───── Extracted text
DULF Saves Lives: Solidarity Links

On October 25th, 2023, the Vancouver Police Department raided the homes and arrested two people allegedly behind the Drug User Liberation Front (DULF). DULF is one of the few initiatives working to fix the social crisis driven by the unpredictability of the drug supply in British Columbia. The toxic supply has killed 13,000 people since 2016. DULF has been public in their work to provide a community-based regulated supply in the absence of any level of government or health authority taking appropriate action to save lives. Collective branches of the state and public-private social sector organizations have predominantly stood against any work being done to end the crisis. 

The Mainlander Collective has compiled a non-exhaustive list of articles and actions that followed the VCH defunding of and the VPD action against DULF as of October 30th. Here’s how you can support and show your solidarity:

1. First and foremost: Rally for DULF! Friday, November 3rd, 12:30 at Main & Hastings intersection. 

DULF has taken on an immense level of risk to save lives and provide a model that could stabilize the drug supply. It is our turn to show that the community supports Jeremy and Eris. It is vital that you attend, bring friends and allies. This is it.

A poster that reads: "March for DULF. Safe Supply Now. November 3 12:30 PM. Meet at Main & Hastings. Police arrested & raided the homes of Eris Nyx & Jeremy Kalicum, co-founders of the Drug User Liberation Front (DULF). Their crime? Saving lives abandoned by the government in a toxic drug poisoning crisis. It's time we fight back! Freedulf.com." Images: Black and white portrait photos of Eris (Left), Jeremy (right)

2. Personalize an email from this template & send it ASAP!

It is vital that people who support DULF and their model show it right now.

3. Donate to DULF directly through e-transfer at druguserliberationfront@gmail.com or through Open Collective.

4. Sign the national open letter demanding an end to the criminalization of safe supply.

In solidarity with DULF, the signatories of this letter demand that Vancouver Police, the City of Vancouver, and the Province of BC: 

  • Immediately cease criminalizing community-regulated safe supply in BC;
  • Restore DULF funding cut by Vancouver Coastal Health;
  • Formalize a commitment to create a framework to uphold and protect community-regulated safe supply in BC.

The national letter can be signed here.

5. Read and share statements of solidarity. Encourage your organizations to write their own.

From the Vancouver Area Network of Drug Users statement on October 26th:

In a time where no other known medical intervention has proven to significantly reduce drug poisoning death as novel benzodiazepines, tranquilizers, and toxins flood the illicit drug supply, DULF bravely confronts the harms of prohibition itself. Political refusal to engage with alternatives to the demonstrable harms of drug prohibition is nothing but shameful complacency with a status quo of mass death now in its seventh year. 

Public health professionals have always relied on drug user knowledge to create policy. Across North America, life-saving harm reduction measures originated from the courageous actions of drug users fighting against the routine persecution and abandonment of their peers. DULF continues in this tradition of civil disobedience against a barbaric regime of drug prohibition.
──────────
■ **Things to do**
(a) Answer these from the DULF solidarity text:
(i) How many people has the toxic drug supply killed since 2016?
(ii) When and where is the rally for DULF?
(iii) Which group's October 26th statement is quoted?
(b) Retype the DULF solidarity text between "4. Sign the" and "write their own.", inclusive.
(c) Extend the DULF solidarity text from the point where it stops.
You won't need the records for any of this work.
───── Data section
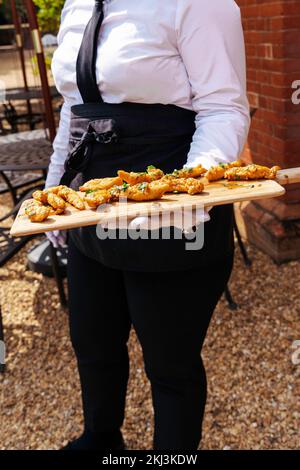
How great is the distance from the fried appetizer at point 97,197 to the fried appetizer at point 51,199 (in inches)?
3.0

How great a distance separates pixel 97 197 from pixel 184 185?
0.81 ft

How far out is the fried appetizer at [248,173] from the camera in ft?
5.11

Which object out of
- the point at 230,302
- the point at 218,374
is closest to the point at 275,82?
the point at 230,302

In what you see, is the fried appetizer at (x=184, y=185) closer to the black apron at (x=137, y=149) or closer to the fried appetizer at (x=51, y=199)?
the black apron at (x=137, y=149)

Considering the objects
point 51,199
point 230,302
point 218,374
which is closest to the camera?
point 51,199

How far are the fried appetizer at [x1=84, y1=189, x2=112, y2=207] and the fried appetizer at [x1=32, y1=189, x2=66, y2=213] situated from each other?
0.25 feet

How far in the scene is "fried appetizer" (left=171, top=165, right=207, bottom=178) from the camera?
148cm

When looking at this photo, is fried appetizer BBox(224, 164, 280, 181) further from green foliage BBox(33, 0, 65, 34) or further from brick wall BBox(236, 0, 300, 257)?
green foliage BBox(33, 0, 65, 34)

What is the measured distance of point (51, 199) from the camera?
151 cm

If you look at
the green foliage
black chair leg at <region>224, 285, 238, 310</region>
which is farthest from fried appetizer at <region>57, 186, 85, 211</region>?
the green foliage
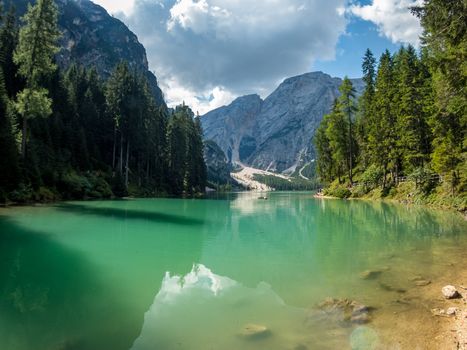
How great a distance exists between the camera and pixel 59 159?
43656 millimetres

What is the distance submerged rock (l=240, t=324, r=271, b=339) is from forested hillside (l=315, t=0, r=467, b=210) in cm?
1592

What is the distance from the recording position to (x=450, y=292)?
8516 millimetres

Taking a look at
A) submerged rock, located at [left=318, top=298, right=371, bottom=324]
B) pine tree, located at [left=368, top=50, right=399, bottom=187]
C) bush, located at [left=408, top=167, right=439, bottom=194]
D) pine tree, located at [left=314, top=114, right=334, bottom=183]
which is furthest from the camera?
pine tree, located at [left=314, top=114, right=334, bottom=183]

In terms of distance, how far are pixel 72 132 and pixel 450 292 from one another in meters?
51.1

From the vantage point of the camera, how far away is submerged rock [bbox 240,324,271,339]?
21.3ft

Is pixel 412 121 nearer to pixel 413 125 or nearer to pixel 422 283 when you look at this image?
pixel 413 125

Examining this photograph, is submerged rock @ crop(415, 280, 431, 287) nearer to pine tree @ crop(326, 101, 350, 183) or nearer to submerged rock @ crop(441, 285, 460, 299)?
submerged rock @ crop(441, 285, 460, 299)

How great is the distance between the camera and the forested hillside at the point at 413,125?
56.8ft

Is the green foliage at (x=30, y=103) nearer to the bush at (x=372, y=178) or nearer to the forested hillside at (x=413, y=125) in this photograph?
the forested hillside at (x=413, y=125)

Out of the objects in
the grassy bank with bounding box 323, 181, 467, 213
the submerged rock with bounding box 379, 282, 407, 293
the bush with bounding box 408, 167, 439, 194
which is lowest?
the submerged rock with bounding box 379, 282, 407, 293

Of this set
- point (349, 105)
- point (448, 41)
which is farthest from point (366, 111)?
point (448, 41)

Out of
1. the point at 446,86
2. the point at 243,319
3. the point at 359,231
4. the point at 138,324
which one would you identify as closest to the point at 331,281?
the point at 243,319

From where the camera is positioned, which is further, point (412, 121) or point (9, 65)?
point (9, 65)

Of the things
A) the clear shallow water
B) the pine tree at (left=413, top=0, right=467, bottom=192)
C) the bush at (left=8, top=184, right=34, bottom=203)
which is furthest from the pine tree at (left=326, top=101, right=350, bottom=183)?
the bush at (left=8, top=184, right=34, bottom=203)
──────────
■ **Responses to the tasks**
(a)
(i) 13,000 people
(ii) Friday, November 3rd, at 12:30, at the Main & Hastings intersection
(iii) The Vancouver Area Network of Drug Users

(b)
4. Sign the national open letter demanding an end to the criminalization of safe supply.

In solidarity with DULF, the signatories of this letter demand that Vancouver Police, the City of Vancouver, and the Province of BC: 

  • Immediately cease criminalizing community-regulated safe supply in BC;
  • Restore DULF funding cut by Vancouver Coastal Health;
  • Formalize a commitment to create a framework to uphold and protect community-regulated safe supply in BC.

The national letter can be signed here.

5. Read and share statements of solidarity. Encourage your organizations to write their own.

(c)
Care Not Cops published a guest editorial on journalist Dustin Godfrey’s the bind:

DULF has been one of the few groups…doing the labour to undercut the poisoned drug supply that the BC government, nonprofit and health authority executives, and police departments have worked to ensure continues to kill an average of six people per day in BC.

“Government, health and social service leadership are deeply invested in the status quo. They have failed to adequately address the crisis that is killing six people each day. DULF actually tried to undercut the toxicity of the supply, and these institutions likely saw that as a threat, ” says Jenn McDermid, an outreach-based social worker in Vancouver and PhD student in UBC’s Interdisciplinary Studies program.

The Canadian Drug Policy Coalition (CDPC) released a statement titled: When law and policy is unjust, communities have no choice but to act

The Vancouver Police Department (VPD) arrest of Drug User Liberation Front (DULF) founders on October 25th, 2023 is an act of political and moral cowardice…

When law and policy is unjust, communities have no choice but to act. The VPD themselves agree that their actions could “absolutely” result in drug users who rely on the compassion club’s services consuming more dangerous substances. Premier David Eby said earlier this week that while DULF is doing life-saving work, the government cannot tolerate illegal activity. 

Euan Thomson, who hosts the Drug Data Decoded substack, published a brief commentary:

The arrests occurred on Wednesday, and the organizers were released without charge. Instead, VPD issued a press release in a dialect of doublespeak only police could pull off.

Non-exhaustive coverage and other relevant links:

The Tyee: DULF Organizers Arrested for Operating Safe Drug Compassion Club

CTV News: Political sparks fly in the legislature after police raid on Vancouver drug activists

From 2021: Vancouver city council motion that passed to support DULF’s request for federal exemption to the CDSA and operate a compassion club.